---------- Text passage

# Butler County



## DM26

Anything up yet here in Butler county? Surely after this warm rain and the warmer temps to follow, I would think this weekend should be a start for the blacks.


----------



## How

DM26 said:


> Anything up yet here in Butler county? Surely after this warm rain and the warmer temps to follow, I would think this weekend should be a start for the blacks.


I was out today found 1 I hope im not to late.


----------



## a_fuhs

i found 30-40 babies on wed. black and grey mix.... its just starting.. we need this rain to hit us


----------



## DM26

Nice find. Gonna try and get out here this week, the hunt should be on now. I'll post pics if I have any success.


----------



## muff1nm4n17

Check out my pics in wast pa season forums


----------



## muff1nm4n17

West** lol oops


----------



## DM26

Finally got out foraging


----------



## Max

DM26 said:


> View attachment 973
> View attachment 974
> View attachment 975
> Finally got out foraging


Where "About" u get these? I am in the Cabot, PA Area. I was going to start down in the valley of Armstrong Cement.


----------



## DM26

Northern Butler Co.


----------



## sheephead

DM; Foragin aint to awful bad when they get to the beer can size and bigger is it. Nice find bud.


----------



## DM26

Got out and found a few more in the heat.


----------



## Norman Kendall

First time on here where are some locations I can find morel mushrooms in butler or Armstrong county. Thank You


----------



## Donnchadh_Sempill

Norman,
I found a handful of nice-sized yellows along back country roads between Ford City and Leechburg last year (late in the season). I spotted them from the road. This year will be my first time hunting them in earnest.

I noticed while watching this and other sites that they started popping up around here at about the time of the trout opener. I'm scoping out a few spots where I might be able to combine trout fishing (also a first) and morel hunting.


----------

--------------------

» Work instructions
1. Say whether each statement agrees with the Butler County thread, answering yes or no and quoting the deciding words of the thread. (a) a_fuhs found a mix of black and grey morels on Wednesday. (b) DM26 says the finds came from Southern Butler County. (c) Donnchadh_Sempill spotted the yellows from the road.
2. Write out the Butler County thread from "DM; Foragin aint" up to and including "in the heat.", substituting "soda can" for "beer can".

---------- Provided data

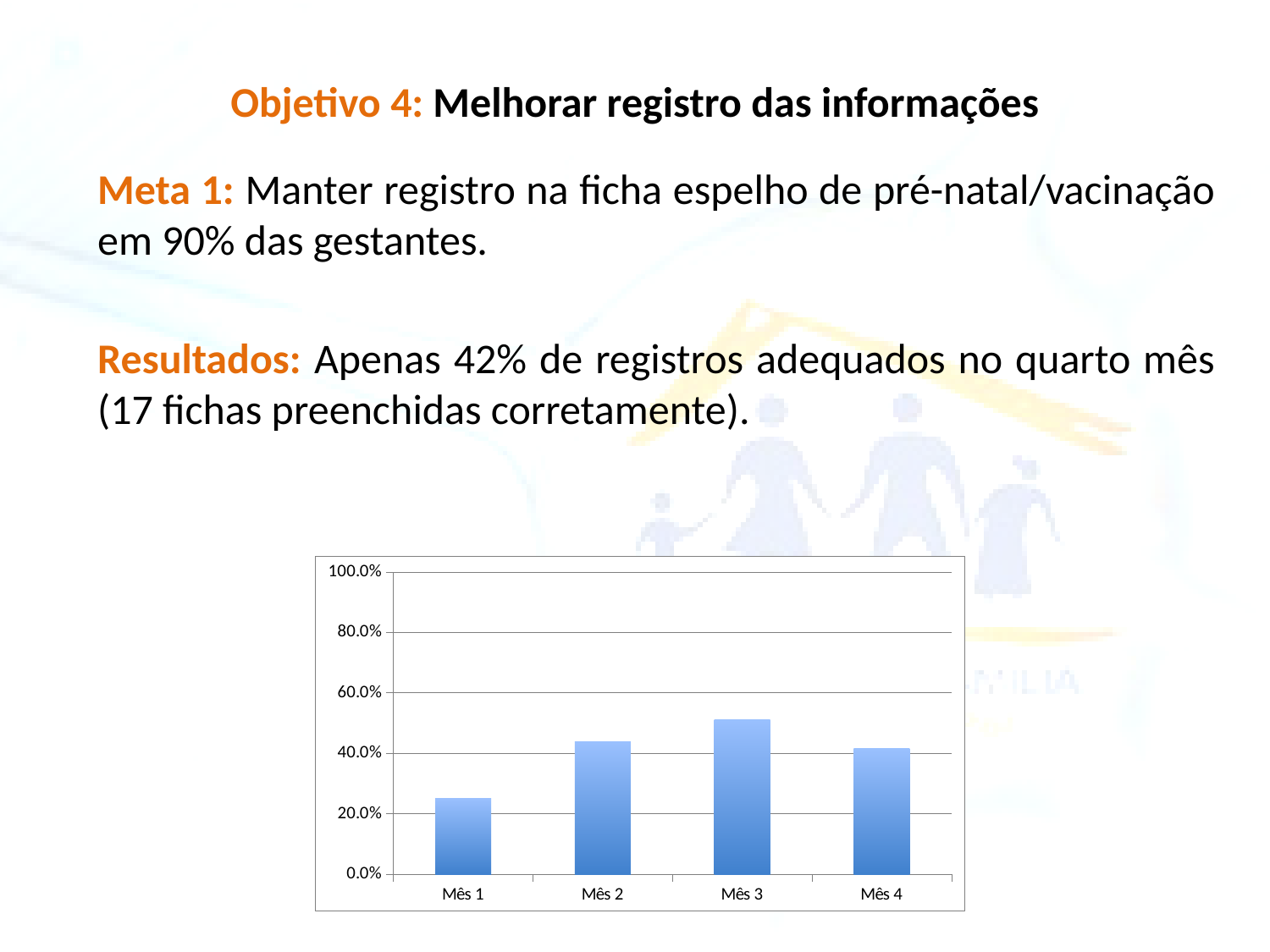
Is the value for Mês 3 greater or less than 60.0%? less What kind of chart is shown on the slide? bar chart Do the values rise or fall from Mês 1 to Mês 3? rise Which is larger, the value for Mês 1 or the value for Mês 2? Mês 2 Is the value for Mês 3 greater or less than 40.0%? greater Is the value for Mês 1 greater or less than 20.0%? greater How many categories (months) are shown on the x axis of the chart? 4 Which month has the highest bar in the chart? Mês 3 Which is larger, the value for Mês 3 or the value for Mês 4? Mês 3 Which month has the lowest bar in the chart? Mês 1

--------------------

» Task results
1.
(a) Yes: "i found 30-40 babies on wed. black and grey mix"
(b) No: "Northern Butler Co."
(c) Yes: "I spotted them from the road."

2.
DM; Foragin aint to awful bad when they get to the soda can size and bigger is it. Nice find bud.


----------



## DM26

Got out and found a few more in the heat.